>> Begin
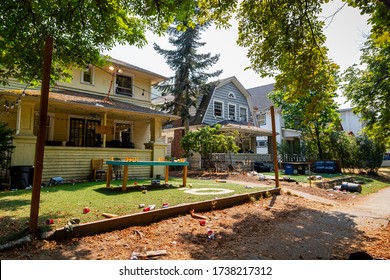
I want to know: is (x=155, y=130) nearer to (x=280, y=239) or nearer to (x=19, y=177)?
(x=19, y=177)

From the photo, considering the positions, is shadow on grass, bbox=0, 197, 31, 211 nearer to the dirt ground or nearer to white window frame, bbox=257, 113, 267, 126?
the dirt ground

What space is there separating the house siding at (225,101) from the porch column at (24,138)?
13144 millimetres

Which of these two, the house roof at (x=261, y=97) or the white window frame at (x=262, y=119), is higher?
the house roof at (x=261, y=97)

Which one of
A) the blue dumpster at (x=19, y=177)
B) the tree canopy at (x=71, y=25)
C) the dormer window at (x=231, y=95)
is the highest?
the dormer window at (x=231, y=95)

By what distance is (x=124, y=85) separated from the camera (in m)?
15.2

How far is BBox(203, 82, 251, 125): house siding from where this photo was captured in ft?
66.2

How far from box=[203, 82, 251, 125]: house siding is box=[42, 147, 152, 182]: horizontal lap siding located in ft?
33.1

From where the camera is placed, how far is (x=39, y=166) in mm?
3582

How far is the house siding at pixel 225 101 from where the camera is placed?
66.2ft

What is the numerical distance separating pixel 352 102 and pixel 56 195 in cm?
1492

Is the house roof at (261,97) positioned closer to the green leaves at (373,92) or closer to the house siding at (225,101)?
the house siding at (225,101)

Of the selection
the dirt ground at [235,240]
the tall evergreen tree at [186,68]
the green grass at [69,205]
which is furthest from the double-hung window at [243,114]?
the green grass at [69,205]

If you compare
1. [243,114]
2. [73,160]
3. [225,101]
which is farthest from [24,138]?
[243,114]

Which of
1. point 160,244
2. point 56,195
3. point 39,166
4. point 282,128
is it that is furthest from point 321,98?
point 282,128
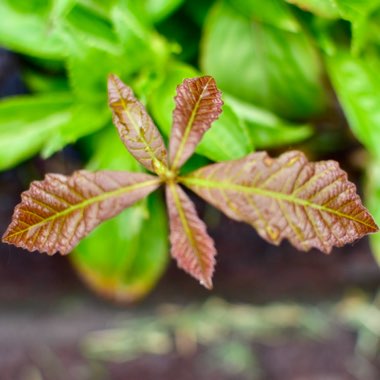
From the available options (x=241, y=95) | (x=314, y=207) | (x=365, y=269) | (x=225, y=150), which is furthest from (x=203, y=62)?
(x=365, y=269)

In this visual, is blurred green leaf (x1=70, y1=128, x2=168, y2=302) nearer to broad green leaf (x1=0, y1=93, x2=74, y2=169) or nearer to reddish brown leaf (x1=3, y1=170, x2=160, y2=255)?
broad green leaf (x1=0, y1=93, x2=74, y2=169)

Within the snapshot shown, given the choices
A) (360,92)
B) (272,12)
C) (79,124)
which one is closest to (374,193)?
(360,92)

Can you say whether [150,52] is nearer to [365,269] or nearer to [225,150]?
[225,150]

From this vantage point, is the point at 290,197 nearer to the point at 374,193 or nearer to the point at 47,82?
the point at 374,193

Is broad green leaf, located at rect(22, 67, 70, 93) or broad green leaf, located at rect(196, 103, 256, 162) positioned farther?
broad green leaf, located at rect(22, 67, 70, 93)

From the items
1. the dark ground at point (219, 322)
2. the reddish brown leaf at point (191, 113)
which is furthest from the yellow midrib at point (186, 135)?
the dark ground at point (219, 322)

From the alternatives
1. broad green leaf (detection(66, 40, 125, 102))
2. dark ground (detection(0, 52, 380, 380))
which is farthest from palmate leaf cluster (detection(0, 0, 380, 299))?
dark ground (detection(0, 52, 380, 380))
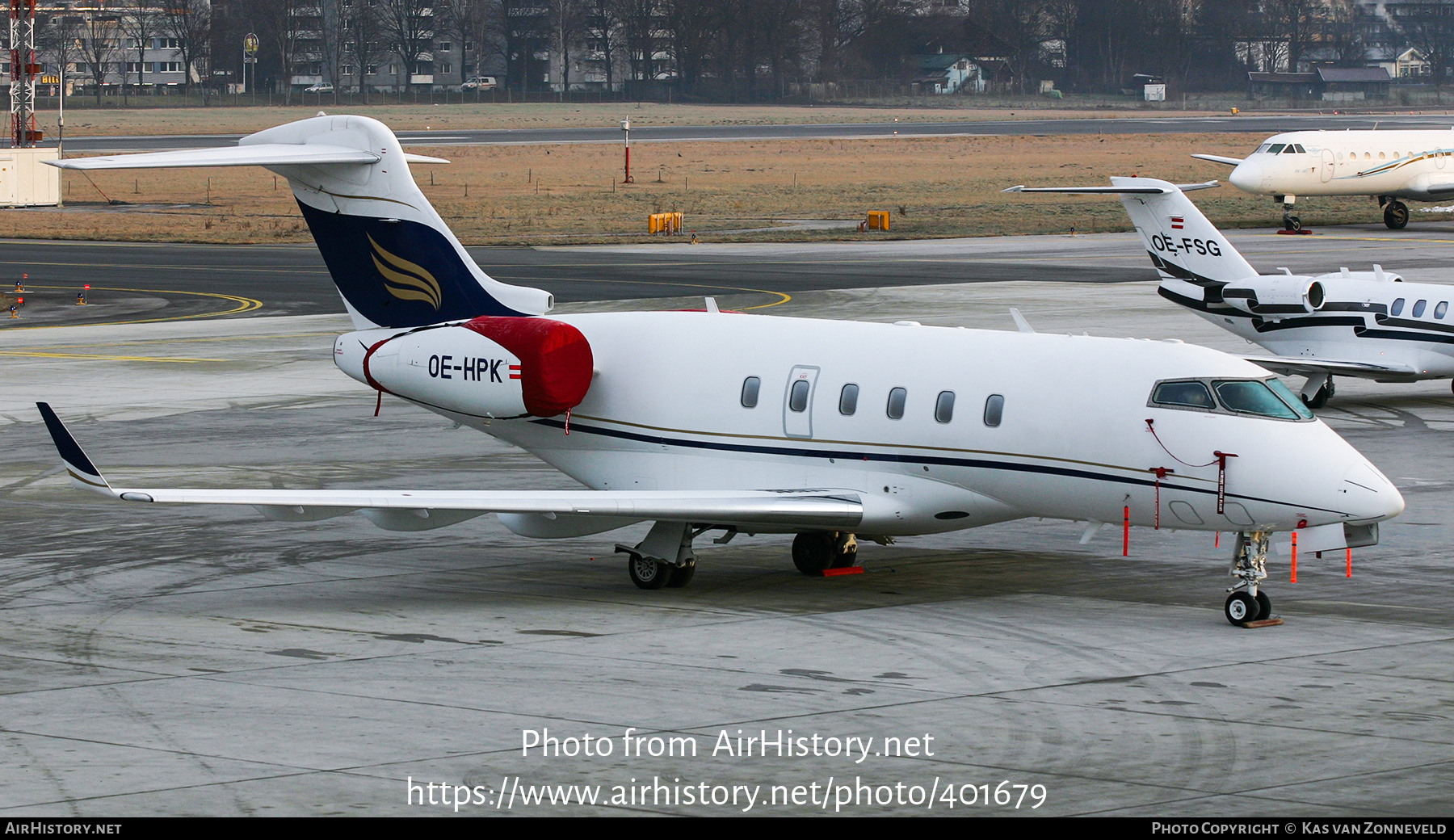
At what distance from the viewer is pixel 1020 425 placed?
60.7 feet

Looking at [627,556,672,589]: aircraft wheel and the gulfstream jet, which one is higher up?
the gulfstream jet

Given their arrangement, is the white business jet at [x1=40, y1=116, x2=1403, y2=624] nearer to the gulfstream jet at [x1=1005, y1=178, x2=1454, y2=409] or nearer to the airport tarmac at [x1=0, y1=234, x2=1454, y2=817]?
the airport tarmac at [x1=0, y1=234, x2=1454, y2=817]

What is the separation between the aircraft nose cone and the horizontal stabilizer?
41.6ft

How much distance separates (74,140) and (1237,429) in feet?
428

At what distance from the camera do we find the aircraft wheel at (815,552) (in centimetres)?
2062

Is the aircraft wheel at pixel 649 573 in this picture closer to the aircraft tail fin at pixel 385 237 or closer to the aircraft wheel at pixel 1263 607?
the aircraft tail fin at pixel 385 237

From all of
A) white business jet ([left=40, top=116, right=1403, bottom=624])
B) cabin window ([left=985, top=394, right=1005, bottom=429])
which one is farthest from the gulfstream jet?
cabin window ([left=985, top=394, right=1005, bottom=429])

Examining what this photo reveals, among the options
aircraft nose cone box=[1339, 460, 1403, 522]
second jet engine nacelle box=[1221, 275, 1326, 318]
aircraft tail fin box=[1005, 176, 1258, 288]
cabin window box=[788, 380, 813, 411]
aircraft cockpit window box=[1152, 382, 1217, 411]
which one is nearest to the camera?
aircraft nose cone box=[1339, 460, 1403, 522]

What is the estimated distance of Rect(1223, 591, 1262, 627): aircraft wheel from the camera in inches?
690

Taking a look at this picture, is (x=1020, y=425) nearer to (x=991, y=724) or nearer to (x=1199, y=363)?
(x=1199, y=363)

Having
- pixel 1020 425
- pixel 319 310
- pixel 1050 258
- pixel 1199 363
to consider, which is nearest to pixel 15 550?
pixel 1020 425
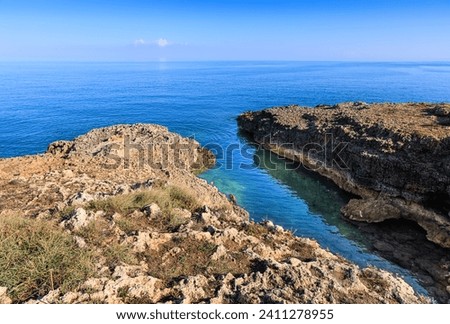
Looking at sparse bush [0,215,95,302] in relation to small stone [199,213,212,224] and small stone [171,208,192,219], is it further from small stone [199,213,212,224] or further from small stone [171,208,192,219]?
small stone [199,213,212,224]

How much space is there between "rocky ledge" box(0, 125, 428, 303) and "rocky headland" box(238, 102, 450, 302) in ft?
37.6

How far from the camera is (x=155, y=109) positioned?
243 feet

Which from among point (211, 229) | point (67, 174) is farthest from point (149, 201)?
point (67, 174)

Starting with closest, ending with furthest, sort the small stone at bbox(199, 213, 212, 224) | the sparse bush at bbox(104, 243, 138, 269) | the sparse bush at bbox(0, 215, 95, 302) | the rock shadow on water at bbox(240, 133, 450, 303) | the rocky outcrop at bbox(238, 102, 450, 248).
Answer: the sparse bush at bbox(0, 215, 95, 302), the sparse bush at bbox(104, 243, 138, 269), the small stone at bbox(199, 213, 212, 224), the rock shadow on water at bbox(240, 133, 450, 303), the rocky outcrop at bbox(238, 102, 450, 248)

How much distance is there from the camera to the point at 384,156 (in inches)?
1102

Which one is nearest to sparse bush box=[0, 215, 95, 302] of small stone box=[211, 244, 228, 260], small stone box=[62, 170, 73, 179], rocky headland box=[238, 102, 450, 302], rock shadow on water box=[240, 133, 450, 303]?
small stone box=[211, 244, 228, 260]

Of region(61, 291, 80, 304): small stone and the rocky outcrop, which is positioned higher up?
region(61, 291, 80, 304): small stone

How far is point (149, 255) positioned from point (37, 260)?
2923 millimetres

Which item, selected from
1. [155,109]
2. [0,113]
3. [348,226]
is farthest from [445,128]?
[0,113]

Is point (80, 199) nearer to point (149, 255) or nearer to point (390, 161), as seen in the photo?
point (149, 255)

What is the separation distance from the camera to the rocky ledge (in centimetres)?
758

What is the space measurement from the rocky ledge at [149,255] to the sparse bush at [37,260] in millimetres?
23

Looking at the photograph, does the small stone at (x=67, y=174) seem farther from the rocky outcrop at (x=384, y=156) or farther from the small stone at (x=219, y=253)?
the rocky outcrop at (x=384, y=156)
>> End
>> Begin
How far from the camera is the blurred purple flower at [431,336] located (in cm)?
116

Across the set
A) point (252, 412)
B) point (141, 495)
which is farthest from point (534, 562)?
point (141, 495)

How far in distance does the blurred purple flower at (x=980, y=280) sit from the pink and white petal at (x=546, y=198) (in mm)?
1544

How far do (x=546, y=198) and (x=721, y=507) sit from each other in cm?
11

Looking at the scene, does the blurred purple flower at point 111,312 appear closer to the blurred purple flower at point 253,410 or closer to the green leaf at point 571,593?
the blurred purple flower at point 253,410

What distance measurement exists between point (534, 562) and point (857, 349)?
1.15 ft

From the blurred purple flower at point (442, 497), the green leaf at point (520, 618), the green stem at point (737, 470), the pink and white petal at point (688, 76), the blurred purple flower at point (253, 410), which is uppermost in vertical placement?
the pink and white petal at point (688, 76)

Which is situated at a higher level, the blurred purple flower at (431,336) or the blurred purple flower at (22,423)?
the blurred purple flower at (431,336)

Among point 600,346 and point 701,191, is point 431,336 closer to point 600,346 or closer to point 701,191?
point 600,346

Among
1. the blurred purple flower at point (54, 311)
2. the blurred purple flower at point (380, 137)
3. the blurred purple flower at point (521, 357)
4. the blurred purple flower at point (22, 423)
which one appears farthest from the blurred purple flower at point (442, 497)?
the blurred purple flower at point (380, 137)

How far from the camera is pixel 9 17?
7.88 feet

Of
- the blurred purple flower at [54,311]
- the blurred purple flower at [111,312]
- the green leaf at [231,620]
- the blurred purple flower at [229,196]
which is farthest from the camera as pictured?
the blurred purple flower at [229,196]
>> End
EXERCISE DESCRIPTION ->
Return the entries verbatim, from the line with "I want to know: is" up to and including the line with "13144 millimetres".

ANSWER FOR THE TASK ->
I want to know: is (x=155, y=130) nearer to (x=280, y=239) or nearer to (x=19, y=177)?
(x=19, y=177)

From the photo, considering the positions, is shadow on grass, bbox=0, 197, 31, 211 nearer to the dirt ground or nearer to white window frame, bbox=257, 113, 267, 126?
the dirt ground

What space is there separating the house siding at (225,101) from the porch column at (24,138)?
13144 millimetres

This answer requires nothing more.